[Entries taken from a collection]
[start]
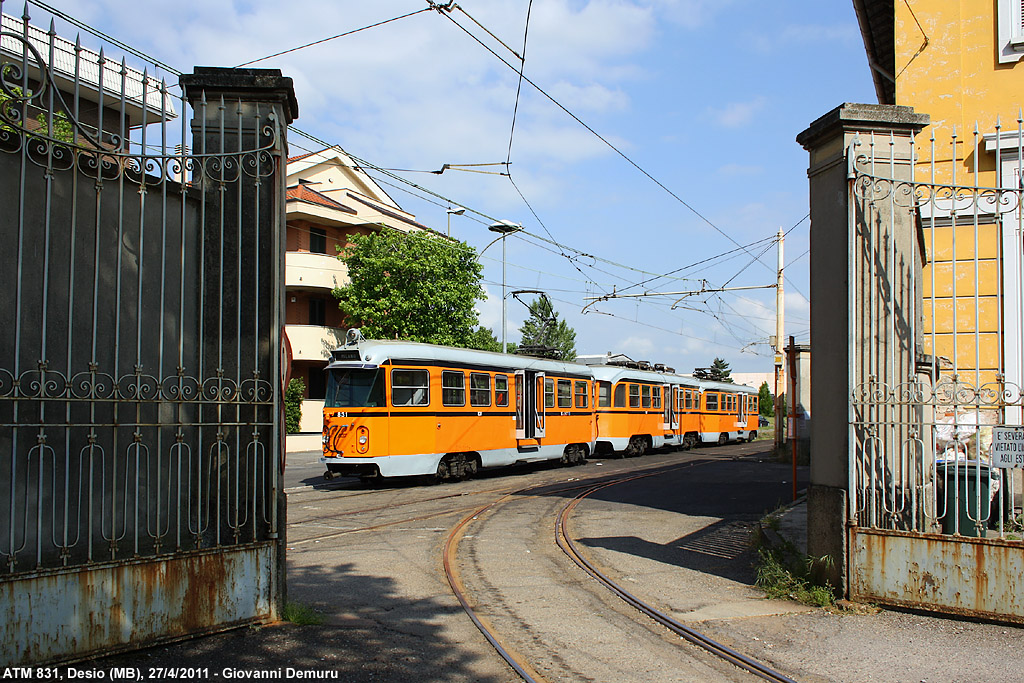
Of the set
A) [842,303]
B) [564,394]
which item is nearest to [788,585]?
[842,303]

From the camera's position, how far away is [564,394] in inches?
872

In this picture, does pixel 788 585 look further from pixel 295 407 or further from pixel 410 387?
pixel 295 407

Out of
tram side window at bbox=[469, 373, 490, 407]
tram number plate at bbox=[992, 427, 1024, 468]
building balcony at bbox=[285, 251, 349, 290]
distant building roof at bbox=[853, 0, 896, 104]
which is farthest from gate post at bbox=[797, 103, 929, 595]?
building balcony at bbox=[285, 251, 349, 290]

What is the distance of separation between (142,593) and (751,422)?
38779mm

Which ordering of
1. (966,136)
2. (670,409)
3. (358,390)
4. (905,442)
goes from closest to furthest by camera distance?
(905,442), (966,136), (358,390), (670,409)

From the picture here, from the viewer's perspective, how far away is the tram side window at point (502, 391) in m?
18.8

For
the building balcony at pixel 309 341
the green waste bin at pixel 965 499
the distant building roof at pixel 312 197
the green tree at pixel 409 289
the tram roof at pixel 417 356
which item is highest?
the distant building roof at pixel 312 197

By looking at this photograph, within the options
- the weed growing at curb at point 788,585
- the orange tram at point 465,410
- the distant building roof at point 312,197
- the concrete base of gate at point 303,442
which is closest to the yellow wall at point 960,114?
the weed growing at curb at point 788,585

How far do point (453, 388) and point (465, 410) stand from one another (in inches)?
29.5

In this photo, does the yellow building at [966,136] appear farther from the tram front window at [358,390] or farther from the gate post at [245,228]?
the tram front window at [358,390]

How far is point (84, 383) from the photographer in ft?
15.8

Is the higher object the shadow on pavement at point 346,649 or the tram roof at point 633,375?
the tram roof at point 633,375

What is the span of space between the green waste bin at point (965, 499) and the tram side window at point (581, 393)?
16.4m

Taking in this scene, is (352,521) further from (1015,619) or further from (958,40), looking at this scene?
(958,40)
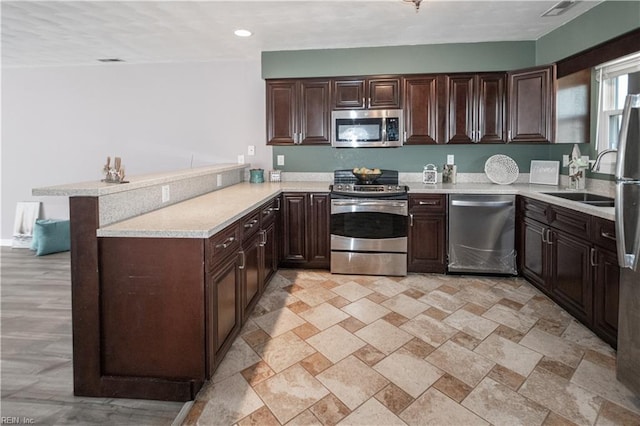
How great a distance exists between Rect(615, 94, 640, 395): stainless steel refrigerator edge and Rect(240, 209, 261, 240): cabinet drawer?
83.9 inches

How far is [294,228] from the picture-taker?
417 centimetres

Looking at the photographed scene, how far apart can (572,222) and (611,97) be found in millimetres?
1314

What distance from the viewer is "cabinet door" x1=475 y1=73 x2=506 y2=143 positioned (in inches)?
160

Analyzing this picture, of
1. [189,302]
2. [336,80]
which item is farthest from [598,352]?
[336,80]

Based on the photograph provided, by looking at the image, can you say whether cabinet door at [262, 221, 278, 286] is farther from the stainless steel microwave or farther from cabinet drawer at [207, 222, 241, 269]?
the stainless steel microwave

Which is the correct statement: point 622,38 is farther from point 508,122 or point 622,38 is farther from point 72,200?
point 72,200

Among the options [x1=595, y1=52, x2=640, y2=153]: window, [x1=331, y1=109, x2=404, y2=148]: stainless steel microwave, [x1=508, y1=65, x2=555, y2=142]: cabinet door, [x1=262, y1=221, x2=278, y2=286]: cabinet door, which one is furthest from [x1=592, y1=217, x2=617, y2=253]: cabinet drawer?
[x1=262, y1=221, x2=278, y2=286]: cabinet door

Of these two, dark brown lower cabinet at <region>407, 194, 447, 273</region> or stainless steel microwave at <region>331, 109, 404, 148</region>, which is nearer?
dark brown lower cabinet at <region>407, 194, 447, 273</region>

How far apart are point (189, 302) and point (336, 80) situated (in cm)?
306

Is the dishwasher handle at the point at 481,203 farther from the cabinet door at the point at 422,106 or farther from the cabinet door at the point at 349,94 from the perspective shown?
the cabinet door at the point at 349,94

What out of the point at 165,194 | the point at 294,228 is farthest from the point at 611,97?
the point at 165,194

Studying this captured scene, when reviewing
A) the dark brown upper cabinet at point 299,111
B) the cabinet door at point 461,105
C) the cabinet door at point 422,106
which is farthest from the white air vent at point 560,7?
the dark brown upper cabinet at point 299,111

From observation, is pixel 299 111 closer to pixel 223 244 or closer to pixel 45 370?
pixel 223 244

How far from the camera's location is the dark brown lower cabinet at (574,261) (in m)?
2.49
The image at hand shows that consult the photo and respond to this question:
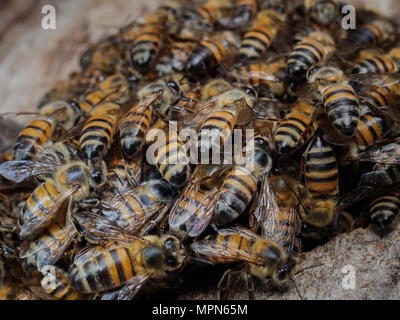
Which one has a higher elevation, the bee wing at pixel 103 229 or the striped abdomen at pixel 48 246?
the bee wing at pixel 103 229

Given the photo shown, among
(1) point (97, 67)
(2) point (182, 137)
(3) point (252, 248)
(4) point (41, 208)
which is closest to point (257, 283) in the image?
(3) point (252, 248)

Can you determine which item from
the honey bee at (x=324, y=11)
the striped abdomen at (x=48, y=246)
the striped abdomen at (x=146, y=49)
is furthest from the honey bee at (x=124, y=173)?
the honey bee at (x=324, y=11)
[end]
To be done: Repeat the entries exactly. Pictures are excluded from the copy.

Written response:
Of the set
A) [842,303]
B) [564,394]
which item is nearest to [788,585]?
[842,303]

From the camera's position, how far away is [564,394] in inches?
872

In this picture, does pixel 788 585 look further from pixel 295 407 or further from pixel 410 387?
pixel 295 407

Out of
tram side window at bbox=[469, 373, 490, 407]
tram number plate at bbox=[992, 427, 1024, 468]
building balcony at bbox=[285, 251, 349, 290]
distant building roof at bbox=[853, 0, 896, 104]
which is farthest from gate post at bbox=[797, 103, 929, 595]?
building balcony at bbox=[285, 251, 349, 290]

What is the distance of separation between (142,593) and (751,422)?
38779mm

Which ordering of
1. (966,136)
2. (670,409)
3. (358,390)
4. (905,442)
goes from closest to furthest by camera distance?
(905,442), (966,136), (358,390), (670,409)

From the picture here, from the viewer's perspective, how far away is the tram side window at point (502, 391) in m?
18.8

For
the building balcony at pixel 309 341
the green waste bin at pixel 965 499
the distant building roof at pixel 312 197
the green tree at pixel 409 289
the tram roof at pixel 417 356
which item is highest?
the distant building roof at pixel 312 197

By looking at this photograph, within the options
- the weed growing at curb at point 788,585
- the orange tram at point 465,410
- the distant building roof at point 312,197
- the concrete base of gate at point 303,442
which is closest to the yellow wall at point 960,114?
the weed growing at curb at point 788,585

How far do point (453, 388) and point (465, 410) stand from one another (in inches)?
29.5

In this photo, does the yellow building at [966,136] appear farther from the tram front window at [358,390] or farther from the gate post at [245,228]?
the tram front window at [358,390]

How far is point (84, 383) from the photographer in ft?
15.8

Is the higher object the shadow on pavement at point 346,649 or the tram roof at point 633,375?
the tram roof at point 633,375

What is the span of space between the green waste bin at point (965, 499) and the tram side window at point (581, 393)?
16.4m

Taking in this scene, is (352,521) further from (1015,619) or further from (958,40), looking at this scene?
(958,40)
How great a distance exists between Rect(615, 94, 640, 395): stainless steel refrigerator edge and Rect(240, 209, 261, 240): cabinet drawer?
83.9 inches

How far is [294,228] from the picture-taker?
417 centimetres

Looking at the photographed scene, how far apart can (572,222) and (611,97) be found in millimetres?
1314

What distance from the viewer is "cabinet door" x1=475 y1=73 x2=506 y2=143 positioned (in inches)?
160

Analyzing this picture, of
1. [189,302]
2. [336,80]
which item is farthest from [598,352]?
[336,80]

Based on the photograph provided, by looking at the image, can you say whether cabinet door at [262, 221, 278, 286] is farther from the stainless steel microwave or farther from cabinet drawer at [207, 222, 241, 269]?
the stainless steel microwave

Which is the correct statement: point 622,38 is farther from point 508,122 or point 622,38 is farther from point 72,200?
point 72,200

Among the options [x1=595, y1=52, x2=640, y2=153]: window, [x1=331, y1=109, x2=404, y2=148]: stainless steel microwave, [x1=508, y1=65, x2=555, y2=142]: cabinet door, [x1=262, y1=221, x2=278, y2=286]: cabinet door, which one is furthest from [x1=592, y1=217, x2=617, y2=253]: cabinet drawer?
[x1=262, y1=221, x2=278, y2=286]: cabinet door

Of these two, dark brown lower cabinet at <region>407, 194, 447, 273</region> or stainless steel microwave at <region>331, 109, 404, 148</region>, which is nearer?
dark brown lower cabinet at <region>407, 194, 447, 273</region>

How far apart are point (189, 302) and point (336, 80) situated (in cm)?
306

Is the dishwasher handle at the point at 481,203 farther from the cabinet door at the point at 422,106 or farther from the cabinet door at the point at 349,94 from the perspective shown?
the cabinet door at the point at 349,94

What out of the point at 165,194 | the point at 294,228 is farthest from the point at 611,97?
the point at 165,194

Studying this captured scene, when reviewing
A) the dark brown upper cabinet at point 299,111
B) the cabinet door at point 461,105
C) the cabinet door at point 422,106
which is farthest from the white air vent at point 560,7?
the dark brown upper cabinet at point 299,111

From observation, is pixel 299 111 closer to pixel 223 244 or closer to pixel 45 370?
pixel 223 244

How far from the camera's location is the dark brown lower cabinet at (574,261) (in m)?
2.49
The image at hand shows that consult the photo and respond to this question:
Which one has a higher elevation, the bee wing at pixel 103 229 or the striped abdomen at pixel 48 246?
the bee wing at pixel 103 229

Given the photo shown, among
(1) point (97, 67)
(2) point (182, 137)
(3) point (252, 248)
(4) point (41, 208)
which is closest to point (257, 283) in the image?
(3) point (252, 248)

Can you determine which item from
the honey bee at (x=324, y=11)
the striped abdomen at (x=48, y=246)
the striped abdomen at (x=146, y=49)
is furthest from the honey bee at (x=124, y=173)?
the honey bee at (x=324, y=11)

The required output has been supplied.